Similarly, Hollis notes the differences in technology and its involvement in education.
"What I saw ... it's kind of cool how technology has taken over and really changed the landscape of education and the advantages," he said. He also comments on the above-and-beyond work Kelso, and many of the schools, do in their structured learning centers.
"It amazed me the expectations we put on these teachers and administrators in the school, when it was obviously work that needed to be done outside of the school," he added. "It's way beyond what they're being paid to do, yet it's contained in that building, and they're expected to handle it."
At the high school level, Erinn Sowle, who works for Suburban Ford, got a taste of how complex working with students as they near graduation and adulthood can be. Besides the fun aspect of showing off how gifted many Sandy High School students are, Principal Kim Ball also ended up putting out a few fires while touring Sowle around the school.
Sowle, and a few others, voiced a feeling of reassurance in Oregon Trail School District following their experiences.
She's a CEO," Sowle says of Ball. "It really refreshed my belief in the school system."
Interim City Manager Kim Yamashita even made the apples-to-oranges comparison between her former position and Tara Black's job as Firwood Elementary principal.

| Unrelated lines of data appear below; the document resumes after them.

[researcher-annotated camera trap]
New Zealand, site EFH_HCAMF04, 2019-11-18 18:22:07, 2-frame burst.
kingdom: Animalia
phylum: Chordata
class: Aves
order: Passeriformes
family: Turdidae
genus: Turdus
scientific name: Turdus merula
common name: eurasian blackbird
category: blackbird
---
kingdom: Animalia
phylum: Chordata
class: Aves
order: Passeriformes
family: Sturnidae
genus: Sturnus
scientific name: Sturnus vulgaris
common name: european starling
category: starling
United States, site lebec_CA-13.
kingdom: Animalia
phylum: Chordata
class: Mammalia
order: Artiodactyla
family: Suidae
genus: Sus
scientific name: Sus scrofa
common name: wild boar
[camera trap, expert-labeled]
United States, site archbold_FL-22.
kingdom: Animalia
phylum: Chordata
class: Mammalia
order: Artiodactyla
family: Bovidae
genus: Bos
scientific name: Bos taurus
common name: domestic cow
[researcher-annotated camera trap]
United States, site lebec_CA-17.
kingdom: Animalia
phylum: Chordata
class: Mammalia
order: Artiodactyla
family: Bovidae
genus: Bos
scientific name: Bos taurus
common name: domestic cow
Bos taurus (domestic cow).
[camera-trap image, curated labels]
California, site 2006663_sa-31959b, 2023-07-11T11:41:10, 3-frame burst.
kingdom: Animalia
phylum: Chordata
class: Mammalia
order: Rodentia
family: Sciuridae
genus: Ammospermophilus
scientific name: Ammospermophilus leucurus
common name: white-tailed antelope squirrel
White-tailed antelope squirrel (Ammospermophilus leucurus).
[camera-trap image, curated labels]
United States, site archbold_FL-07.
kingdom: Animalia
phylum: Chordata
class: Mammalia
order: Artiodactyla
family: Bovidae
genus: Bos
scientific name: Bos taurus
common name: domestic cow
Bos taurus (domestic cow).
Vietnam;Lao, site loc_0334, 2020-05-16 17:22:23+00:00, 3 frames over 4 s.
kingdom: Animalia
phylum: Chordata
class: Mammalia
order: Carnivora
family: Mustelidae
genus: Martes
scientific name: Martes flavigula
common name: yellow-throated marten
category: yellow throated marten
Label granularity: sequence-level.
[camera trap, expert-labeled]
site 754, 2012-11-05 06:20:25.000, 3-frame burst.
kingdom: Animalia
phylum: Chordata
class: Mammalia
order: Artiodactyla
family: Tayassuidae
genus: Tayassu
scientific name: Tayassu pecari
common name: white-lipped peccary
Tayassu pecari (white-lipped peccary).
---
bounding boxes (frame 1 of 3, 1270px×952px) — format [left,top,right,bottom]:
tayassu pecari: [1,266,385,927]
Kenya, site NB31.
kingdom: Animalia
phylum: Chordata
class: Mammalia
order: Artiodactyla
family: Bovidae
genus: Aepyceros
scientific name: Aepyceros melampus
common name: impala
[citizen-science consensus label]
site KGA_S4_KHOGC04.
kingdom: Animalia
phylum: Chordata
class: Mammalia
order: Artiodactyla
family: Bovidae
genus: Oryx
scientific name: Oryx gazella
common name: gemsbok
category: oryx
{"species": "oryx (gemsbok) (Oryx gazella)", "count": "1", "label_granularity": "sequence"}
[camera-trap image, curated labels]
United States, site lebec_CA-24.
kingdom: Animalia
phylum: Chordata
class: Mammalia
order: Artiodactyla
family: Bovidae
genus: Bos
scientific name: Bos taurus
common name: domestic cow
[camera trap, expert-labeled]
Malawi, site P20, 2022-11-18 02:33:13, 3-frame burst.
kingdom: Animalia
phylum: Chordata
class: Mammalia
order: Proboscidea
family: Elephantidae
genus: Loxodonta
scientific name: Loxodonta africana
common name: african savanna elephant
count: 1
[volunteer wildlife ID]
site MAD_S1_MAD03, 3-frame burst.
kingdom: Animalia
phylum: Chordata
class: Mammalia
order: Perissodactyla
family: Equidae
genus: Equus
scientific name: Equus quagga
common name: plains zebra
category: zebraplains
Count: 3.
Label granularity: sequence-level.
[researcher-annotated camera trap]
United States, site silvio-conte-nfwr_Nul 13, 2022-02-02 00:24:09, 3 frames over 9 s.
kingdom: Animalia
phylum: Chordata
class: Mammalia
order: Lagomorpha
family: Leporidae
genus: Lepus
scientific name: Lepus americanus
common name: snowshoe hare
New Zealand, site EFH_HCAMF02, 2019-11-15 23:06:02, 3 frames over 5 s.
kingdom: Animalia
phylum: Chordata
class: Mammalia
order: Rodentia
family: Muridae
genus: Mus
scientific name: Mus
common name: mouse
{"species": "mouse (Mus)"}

"I just left my job as police chief to be city manager, and being police chief is way easier than her job," Yamashita said. "I don't think I could do it for a whole day — maybe an hour. One of the takeaways that I have is that some of these kids are coming to school not really ready for school with some skill sets, and I think that there's a way the city can pick up the pace and really help out with some programs to address that before they get to school."
Many community participants mentioned how impressed they were by how well the principals know their students individually.
Connie Mahlum of Clackamas County Bank made such an observation about Welches Elementary School Principal Kendra Payne.
"I think it's important," Payne noted. "They're each their own person."
Superintendent Aaron Bayer closed the Principal for a Day activities by answering a few questions and making a request for the community members to use their experiences for good.
"I heard it noted that we in (public education) wear many hats, and that's one of the pressing issues for us," Bayer said. "You wake up most days and you go to work thinking, 'I'm going to be a public educator today' and end up being a DHS worker. ... As a result of this experience today, if you have the opportunity to talk to your friends, let them know what a great job our folks are doing. So maybe when they are on social media, instead of always extenuating that (negativity), because that's what social media tends to become, they can first reflect on the positive things that have happened.
"And then they can have a positive dialogue through that venue about making change."